Berdasarkan uraian diatas, maka diperlukan batasan-batasan terhadap semua sikap dan perilaku antara masyarakat, pers, dan pemerintah. Misalnya, masyarakat dibatasi dengan nilai dan norma hokum sebagai warga negara, pers dibatasi dengan kode etiknya, dan pemerintah dibatasi dengan seluruh masyarakat, termasuk pers.
Semua pihak senang manakala isi pers menyangkut yang baik, yang memuji, menunjang yang positif. Persoalan timbul jika isi pers mengandung kritik, koreksi kontrol dan hal-hal yang negative apabila kritik secara terbuka.
Perlu disepakati bersama, bahwa hubungan pers dam pemerintah dalam system pemerintahan Indonesia, memperbolehkan, bahkan menganjurkan berlakunya peranan kontrol dan koreksi. Artinya, pers dapat mengemukakan hal-hal yang benar terjadi dan benar, sekalipun informasi pers mengandung hal-hal negative dan menyampaikan kritik serta koreksi. Namun, ketika memasuki kritiknya secara terbuka, maka masuk akal bila dalam kawasan ini akan selalu ada persoalan.

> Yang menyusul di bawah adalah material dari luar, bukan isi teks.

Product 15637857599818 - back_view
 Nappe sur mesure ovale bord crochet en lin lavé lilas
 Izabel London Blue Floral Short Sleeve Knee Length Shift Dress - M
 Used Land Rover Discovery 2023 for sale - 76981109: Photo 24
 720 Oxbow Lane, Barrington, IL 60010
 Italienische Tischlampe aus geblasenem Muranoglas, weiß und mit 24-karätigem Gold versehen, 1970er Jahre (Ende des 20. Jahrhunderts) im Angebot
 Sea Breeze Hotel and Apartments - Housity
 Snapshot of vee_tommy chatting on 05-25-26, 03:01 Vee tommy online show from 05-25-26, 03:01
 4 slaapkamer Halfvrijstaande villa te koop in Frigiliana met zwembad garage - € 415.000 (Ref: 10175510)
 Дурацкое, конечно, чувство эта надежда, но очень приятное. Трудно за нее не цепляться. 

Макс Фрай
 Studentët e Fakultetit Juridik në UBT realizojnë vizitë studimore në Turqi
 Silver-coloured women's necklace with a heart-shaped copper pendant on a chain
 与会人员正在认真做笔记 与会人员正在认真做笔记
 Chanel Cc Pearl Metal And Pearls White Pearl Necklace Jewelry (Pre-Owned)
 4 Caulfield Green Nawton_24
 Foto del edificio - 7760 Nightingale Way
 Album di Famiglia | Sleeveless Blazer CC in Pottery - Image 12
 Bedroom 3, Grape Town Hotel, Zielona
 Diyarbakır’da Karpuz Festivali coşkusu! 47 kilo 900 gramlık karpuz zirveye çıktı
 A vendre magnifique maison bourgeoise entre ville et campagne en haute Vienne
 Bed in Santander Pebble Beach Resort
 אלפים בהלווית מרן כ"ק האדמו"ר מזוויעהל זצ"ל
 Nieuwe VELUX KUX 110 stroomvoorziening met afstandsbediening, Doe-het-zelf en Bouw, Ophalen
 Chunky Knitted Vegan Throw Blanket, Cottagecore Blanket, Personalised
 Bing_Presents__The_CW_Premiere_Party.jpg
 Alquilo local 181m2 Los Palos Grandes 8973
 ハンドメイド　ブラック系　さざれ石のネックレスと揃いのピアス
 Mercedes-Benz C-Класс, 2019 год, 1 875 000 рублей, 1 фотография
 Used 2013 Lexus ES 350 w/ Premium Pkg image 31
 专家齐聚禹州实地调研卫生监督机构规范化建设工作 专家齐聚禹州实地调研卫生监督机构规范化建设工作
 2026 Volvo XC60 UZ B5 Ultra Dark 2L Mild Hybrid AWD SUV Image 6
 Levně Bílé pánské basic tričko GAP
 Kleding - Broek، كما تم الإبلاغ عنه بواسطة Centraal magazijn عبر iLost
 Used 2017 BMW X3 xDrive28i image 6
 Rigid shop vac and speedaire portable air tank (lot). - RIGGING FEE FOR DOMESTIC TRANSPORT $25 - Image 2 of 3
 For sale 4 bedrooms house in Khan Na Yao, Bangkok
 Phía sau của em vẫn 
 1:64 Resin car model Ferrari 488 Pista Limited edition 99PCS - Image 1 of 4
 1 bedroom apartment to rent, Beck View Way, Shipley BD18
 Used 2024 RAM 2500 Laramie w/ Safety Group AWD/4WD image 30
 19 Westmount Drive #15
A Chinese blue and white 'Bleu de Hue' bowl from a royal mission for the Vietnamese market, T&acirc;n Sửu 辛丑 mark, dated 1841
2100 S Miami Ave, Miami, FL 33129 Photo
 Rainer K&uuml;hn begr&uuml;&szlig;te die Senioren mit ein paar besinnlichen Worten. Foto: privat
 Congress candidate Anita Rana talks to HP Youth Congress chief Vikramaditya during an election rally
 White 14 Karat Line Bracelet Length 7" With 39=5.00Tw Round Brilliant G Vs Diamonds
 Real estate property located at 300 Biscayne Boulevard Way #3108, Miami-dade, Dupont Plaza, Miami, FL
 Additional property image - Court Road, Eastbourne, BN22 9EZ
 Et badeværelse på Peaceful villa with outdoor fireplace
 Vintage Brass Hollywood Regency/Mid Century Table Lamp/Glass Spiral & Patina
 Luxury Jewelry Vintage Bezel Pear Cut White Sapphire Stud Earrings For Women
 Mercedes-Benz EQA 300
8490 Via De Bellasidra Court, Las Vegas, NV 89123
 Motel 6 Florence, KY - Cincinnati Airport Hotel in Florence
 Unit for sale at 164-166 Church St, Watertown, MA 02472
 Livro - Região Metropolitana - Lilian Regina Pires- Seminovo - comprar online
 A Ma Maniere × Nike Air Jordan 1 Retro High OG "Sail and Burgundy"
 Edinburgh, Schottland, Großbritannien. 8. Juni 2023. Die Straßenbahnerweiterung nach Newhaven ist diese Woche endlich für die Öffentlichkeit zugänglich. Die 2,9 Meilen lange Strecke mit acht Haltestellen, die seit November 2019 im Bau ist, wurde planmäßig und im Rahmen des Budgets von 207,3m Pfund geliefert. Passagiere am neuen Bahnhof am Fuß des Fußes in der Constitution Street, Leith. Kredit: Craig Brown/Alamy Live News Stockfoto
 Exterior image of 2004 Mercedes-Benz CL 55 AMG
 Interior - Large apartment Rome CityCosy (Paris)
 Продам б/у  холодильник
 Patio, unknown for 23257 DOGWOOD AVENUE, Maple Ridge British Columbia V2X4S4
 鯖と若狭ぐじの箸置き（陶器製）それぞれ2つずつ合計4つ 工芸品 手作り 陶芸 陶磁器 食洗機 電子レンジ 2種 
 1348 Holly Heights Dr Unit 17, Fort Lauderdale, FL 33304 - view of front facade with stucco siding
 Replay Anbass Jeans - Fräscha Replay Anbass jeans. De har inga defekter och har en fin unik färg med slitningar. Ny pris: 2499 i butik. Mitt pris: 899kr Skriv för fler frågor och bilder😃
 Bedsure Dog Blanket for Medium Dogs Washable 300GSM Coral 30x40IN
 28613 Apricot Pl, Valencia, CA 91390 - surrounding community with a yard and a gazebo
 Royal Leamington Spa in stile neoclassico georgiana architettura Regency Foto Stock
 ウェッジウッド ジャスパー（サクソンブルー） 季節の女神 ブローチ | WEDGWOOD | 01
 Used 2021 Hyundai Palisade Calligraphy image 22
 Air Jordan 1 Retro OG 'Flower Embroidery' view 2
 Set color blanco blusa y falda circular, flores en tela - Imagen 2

Dampak Menyalahgunakan Kebebasan Media Massa
Buah kebebasan pers adalah ketika pemerintah menghapus peraturan yang menghapuskan setiap orang atau kelompok untuk memperoleh izin sebelum dapat mencetak surat kabar. Akibatnya, ratusan tabloid dan Koran tumbuh dalam waktu singkat dan tidak sedikit di antara penerbitan yang baru menjual kebohongan dan cerita-cerita jahat. Namun, beberapa diantaranya gulung tikar setelah ditinggal pembacanya.
Kebebasan yang telah dibuka oleh pemerintah merupakan dambaan masyarakat khususnya insan pers untuk mendapatkan informasi seluas-luasnya secara cepat dan tepat. Namun, dibalik itu semua ada oknum-oknum tertentu yang menyalahgunakan kebebasan pers, antara lain sebagai berikut :
a.       Digunakan sebagai alat politik dari oknum tertentu untuk mencapai tujuan tertentu, dengan mengeluarkan uang yang tidak sedikit untuk membiayai pemberitaan tersebut.
b.      Dalam kolom opini/pendapat yang bersumber dari SMS secara lugas orang dapat menyampaikan pendapatnya. Bahkan isinya menghujat seseorang dengan tanpa beban dan tanpa merasa bahwa apa yang ditulis itu dapat merugikan pihak-pihak tertentu.
c.       Media massa elektronik/tv menanyangkan acara yang kadang-kadang jauh dari nilai-nilai pendidikan dan hiburan itu sendiri bahkan bertabrakan dengan norma-norma masyarakat.
d.      Pers digunakan sebagi alat untuk memeras pejabat atau orang kaya yang diduga melakukan KKN untuk tidak memuat dalam media massa dengan imbalan tertentu.
Dampak negative dari penyalahgunaan kebebasan media massa dapat dibedakan secara intern dan ekstern.
Secara Intern
1.      Pers tidak objektif
2.      Ketidaksiapan masyarakat untuk menggunakan hak jawab menimbulkan kejengkelan pihak-pihak yang merasa dirugikan oleh pemberitaan pers akan melakukan tindakan yang anarkis.
Secara Ekstern
1.      Mempercepat kerusakan akhlak dan moral bangsa
2.      Menimbulkan ketegangan dalam masyarakat
3.      Menimbulkan sikap saling curiga dan perpecahan dalam masyarakat
4.      Menimbulkan sikap antisipati dan kejengkelan terhadap pers
5.      Mempersulit diadakannya islah kelompok masyarakat yang sedang konflik.